◆ TASK REQUIREMENTS ◆
Decide whether each statement below agrees with the text about Black Lake, answering yes or no and quoting the words of the text that settle it. (a) The Cheshire Wildlife Trust reserve covers a larger area than the SSSI. (b) The lake was enlarged as a duck pond in the 1820s. (c) The Sphagnum raft covers the whole lake surface.

Nature reserve in Cheshire, England

Black Lake is a nature reserve in Delamere Forest, Cheshire, England. It lies in the southwestern corner of the forest, just south of the Manchester–Chester railway. It is managed by the Cheshire Wildlife Trust (CWT) on behalf of the Forestry Commission, and as a Site of Special Scientific Interest (SSSI) is monitored by Natural England.

The site is designated as an SSSI because "it represents a very early stage of a Schwingmoor type basin
fen and occurs in association with dystrophic open water." A Schwingmoor or quaking bog occurs when plants such as Sphagnum mosses and cotton grass Eriophorum sp. colonise the surface of a waterbody and form a floating mat of vegetation; at Black Lake the Sphagnum raft covers around half the lake surface. The SSSI (which includes the surrounding catchment area) covers an area of 1.74 ha;
the CWT reserve is 0.40 ha in area.

The site is also noted for its uncommon dragonflies, which formerly included the white-faced darter (Leucorrhinia dubia).

==History==
The depression containing Black Lake was created by the melting of an ice-block at the end of the last Ice Age some 10,000 years ago. The lake was enlarged as a duck pond in the 1820s. By the 1940s it was completely covered by Sphagnum moss, and in 1973 had developed a hummocked appearance and had been colonised by young trees. The building of a crushed-limestone road nearby changed the acidity of the conditions and the moss Sphagnum cuspidatum, which hosted the nymphs of the white-faced darter, disappeared. In 1995 the limestone material was removed, and the raft of vegetation began to recover, but the white-faced darter has not been recorded since 1997.

==Key species==
The following species of dragonflies and damselflies have been recorded at Black Lake: white-faced darter (Leucorrhinia dubia, last recorded 1997), brown hawker (Aeshna grandis), four-spotted chaser (Libellula quadrimaculata), common darter (Sympetrum striolatum), black darter (Sympetrum danae), large red damselfly (Pyrrhosoma nymphula) and common blue damselfly (Enallagma cyathigerum).

Unusual plants for the area include common sundew (Drosera rotundifolia), white sedge (Carex curta), common cottongrass (Eriophorum angustifolium) and wild cranberry (Vaccinium oxycoccos).

◆ RECORDS SHOWN ◆
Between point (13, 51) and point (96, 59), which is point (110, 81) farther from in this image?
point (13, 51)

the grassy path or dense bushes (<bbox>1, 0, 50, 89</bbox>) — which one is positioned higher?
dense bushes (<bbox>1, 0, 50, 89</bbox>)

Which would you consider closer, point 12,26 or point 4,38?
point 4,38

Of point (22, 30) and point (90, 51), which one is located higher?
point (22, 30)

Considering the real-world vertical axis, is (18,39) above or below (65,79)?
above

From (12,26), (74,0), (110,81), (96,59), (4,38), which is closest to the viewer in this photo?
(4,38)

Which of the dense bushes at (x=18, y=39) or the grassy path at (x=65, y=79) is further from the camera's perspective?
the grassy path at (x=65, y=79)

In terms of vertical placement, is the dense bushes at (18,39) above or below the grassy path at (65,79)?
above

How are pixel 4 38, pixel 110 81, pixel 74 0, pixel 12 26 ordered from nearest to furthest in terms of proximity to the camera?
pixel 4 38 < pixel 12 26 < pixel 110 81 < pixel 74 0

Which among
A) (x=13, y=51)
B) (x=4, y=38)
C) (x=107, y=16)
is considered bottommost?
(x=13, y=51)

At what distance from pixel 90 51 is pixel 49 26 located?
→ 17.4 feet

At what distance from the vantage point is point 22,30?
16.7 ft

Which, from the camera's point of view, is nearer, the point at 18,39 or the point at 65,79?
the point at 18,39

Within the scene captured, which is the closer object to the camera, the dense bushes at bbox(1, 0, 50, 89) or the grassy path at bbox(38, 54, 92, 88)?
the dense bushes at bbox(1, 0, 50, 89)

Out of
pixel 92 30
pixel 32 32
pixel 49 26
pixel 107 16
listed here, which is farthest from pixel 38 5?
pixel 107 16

* * *

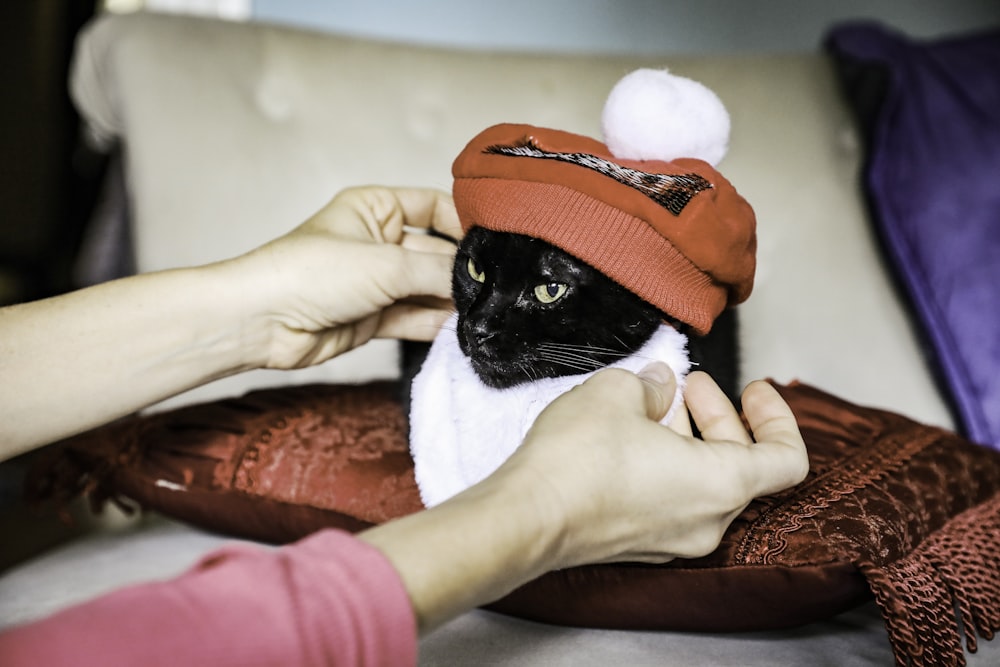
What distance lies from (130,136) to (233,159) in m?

◆ OUTPUT FOR THIS EXERCISE ◆
(a) No: "covers an area of 1.74 ha" and "the CWT reserve is 0.40 ha in area."
(b) Yes: "The lake was enlarged as a duck pond in the 1820s."
(c) No: "at Black Lake the Sphagnum raft covers around half the lake surface."